The situation across town at Orlando Pirates is just as delicate. Kjell Jonevret’s arrival did not have the immediate impact that The Ghosts were after, with the relatively unknown coach seeing his side finish 11th in the league. Most concerning for those linked to the great club was the goal-difference statistic, which points to problems at both sides of the pitch. The Buccaneers finished their league campaign 11 goals in the negative – an alarming figure for any outfit considered one of the best on the continent.
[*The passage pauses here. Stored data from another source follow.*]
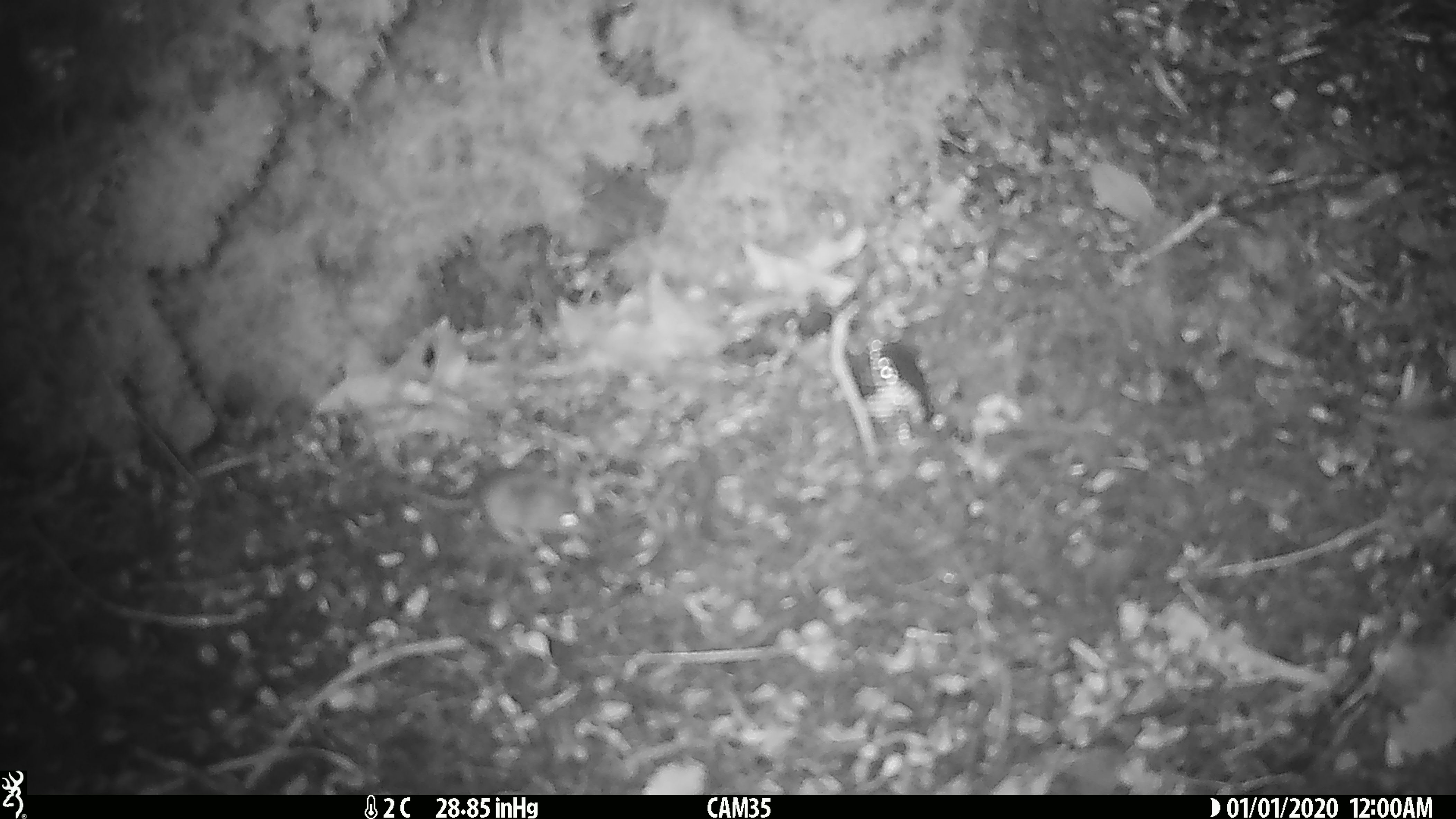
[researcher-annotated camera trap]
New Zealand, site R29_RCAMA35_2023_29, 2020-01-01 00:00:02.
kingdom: Animalia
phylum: Chordata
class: Mammalia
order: Rodentia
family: Muridae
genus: Mus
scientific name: Mus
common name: mouse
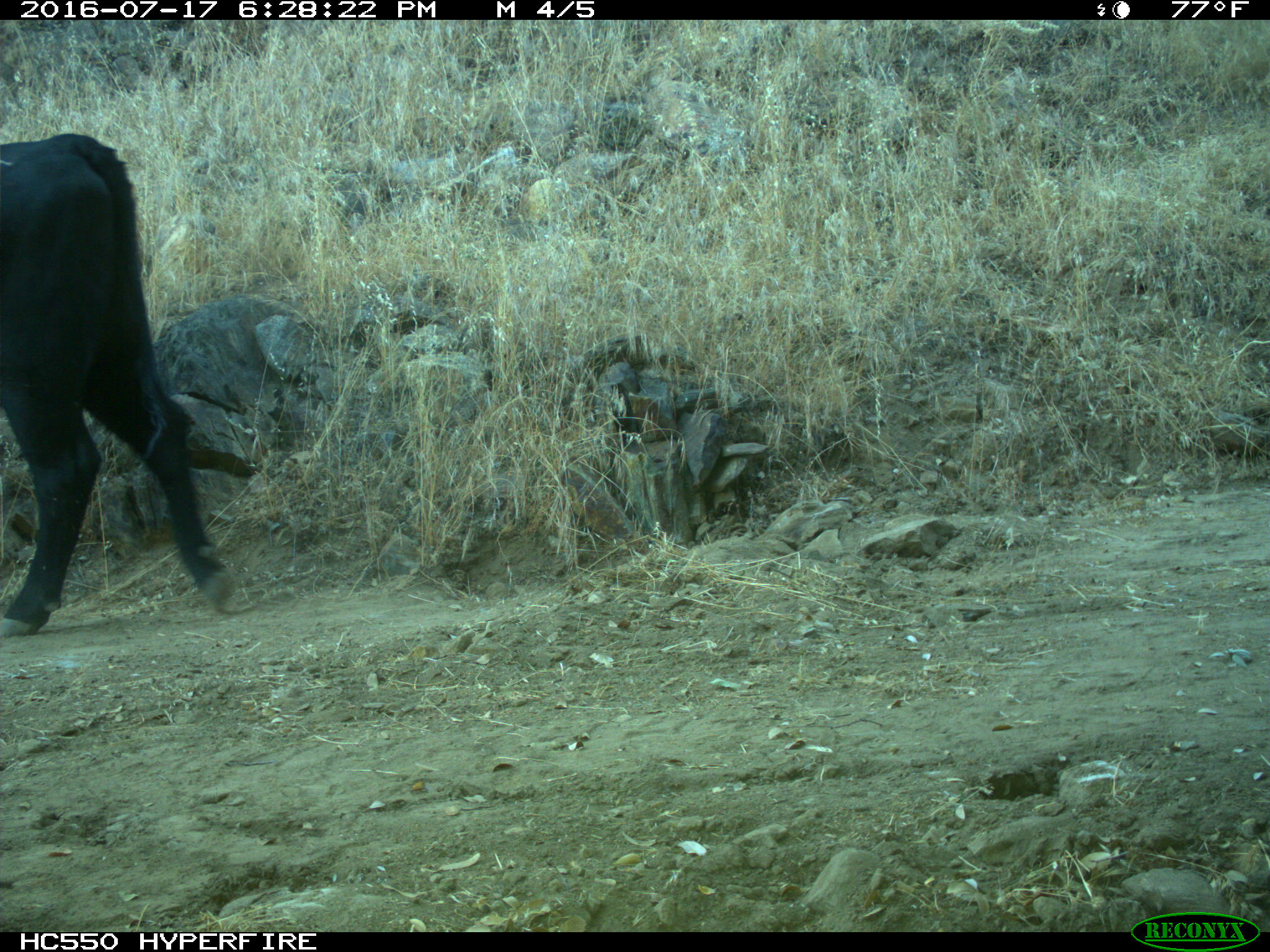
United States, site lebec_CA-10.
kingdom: Animalia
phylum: Chordata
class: Mammalia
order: Artiodactyla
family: Bovidae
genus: Bos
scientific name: Bos taurus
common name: domestic cow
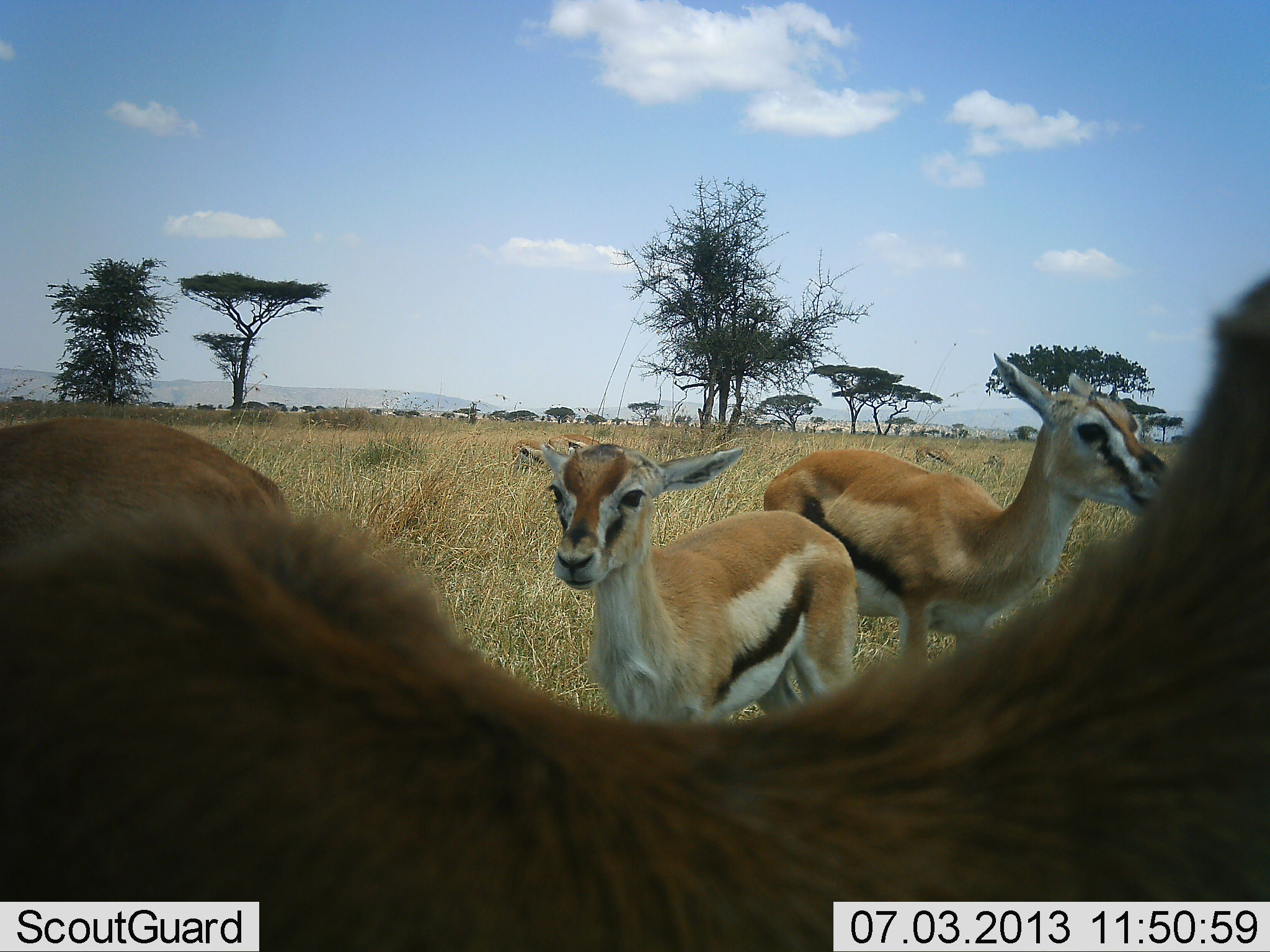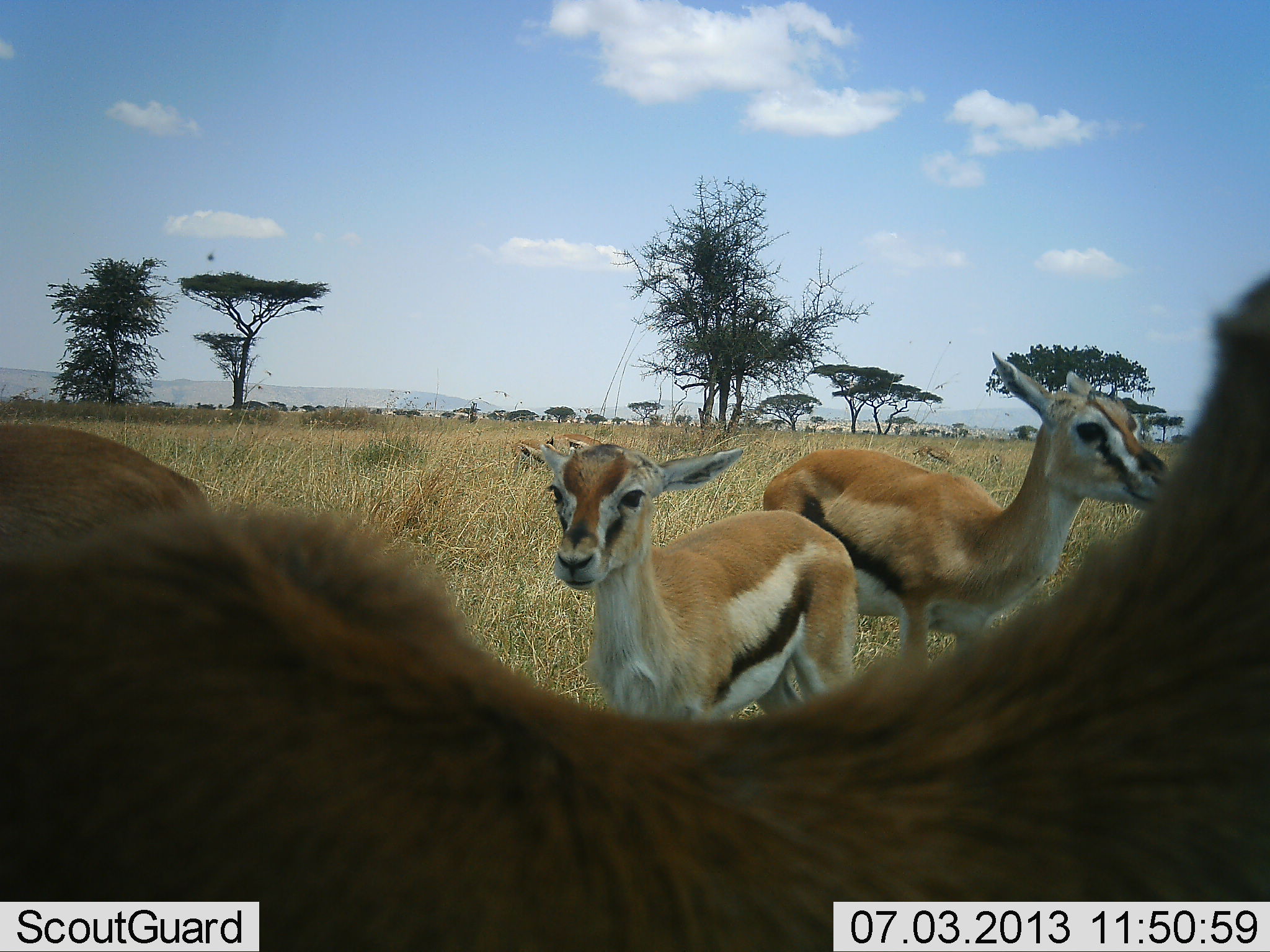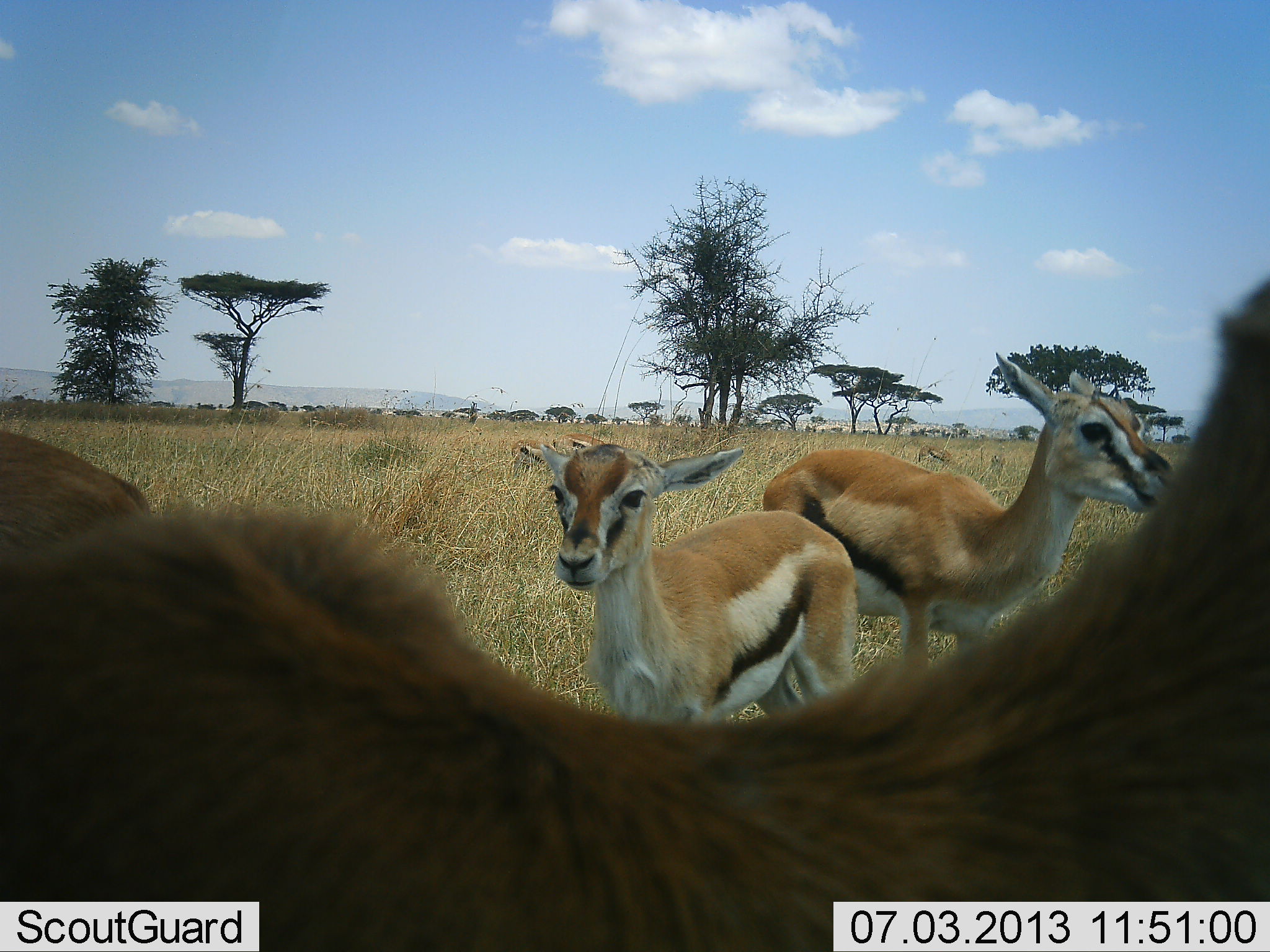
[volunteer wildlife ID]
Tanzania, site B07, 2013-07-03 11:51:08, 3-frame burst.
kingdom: Animalia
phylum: Chordata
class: Mammalia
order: Artiodactyla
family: Bovidae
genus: Eudorcas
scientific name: Eudorcas thomsonii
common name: thomson's gazelle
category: gazellethomsons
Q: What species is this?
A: Gazellethomsons (thomson's gazelle) (Eudorcas thomsonii).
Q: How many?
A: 4.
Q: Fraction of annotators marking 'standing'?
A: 96%.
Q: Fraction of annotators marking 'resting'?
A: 8%.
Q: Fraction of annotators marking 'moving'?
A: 8%.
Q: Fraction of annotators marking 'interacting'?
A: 8%.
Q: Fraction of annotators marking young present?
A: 32%.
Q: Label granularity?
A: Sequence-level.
The hard work has been done in preseason, with Jonevret working tirelessly with his back-room staff to figure out how to get the very best out of players such as Thamsanqa Gabuza, Mpho Makola and, most importantly, Oupa Manyisa.

‘There’s always pressure to win and, as a football player, you must accept that there will always be pressure, regardless of whether you are doing bad or good, because people expect you to deliver in every game that you play,’ says Ace. ‘It doesn’t sit very well with us to know that this has been the first time the club has finished outside the top 8.’

A strong Orlando Pirates and Kaizer Chiefs has always pointed to a strong national outfit. With both World Cup and Africa Cup of Nations qualifying matches taking place this season, many will be hoping that the Soweto giants turn the corner after last season’s struggles – not only for the PSL’s sake, but for Bafana Bafana’s too.

One team that doesn’t ever seem to waver is Mamelodi Sundowns, who will be licking their wounds after coming up short last term. Pitso Mosimane is, however, quickly turning The Brazilians into the perfect mixture of flair and force – the kind of team that’s capable of competing against not only South Africa’s best teams but any outfit on the continent. Previously peripheral players including Themba Zwane, Tiyani Mabunda and Asavela Mbekile have all progressed into in-demand first-team stars, definitely making squad retention top of Mosimane’s to-do list before the current transfer window slams shut at the end of August. Last season’s congested fixture list is a thing of the past for Sundowns – they must erase that from their memories as they look ahead and plan to wrestle the title back to Chloorkop.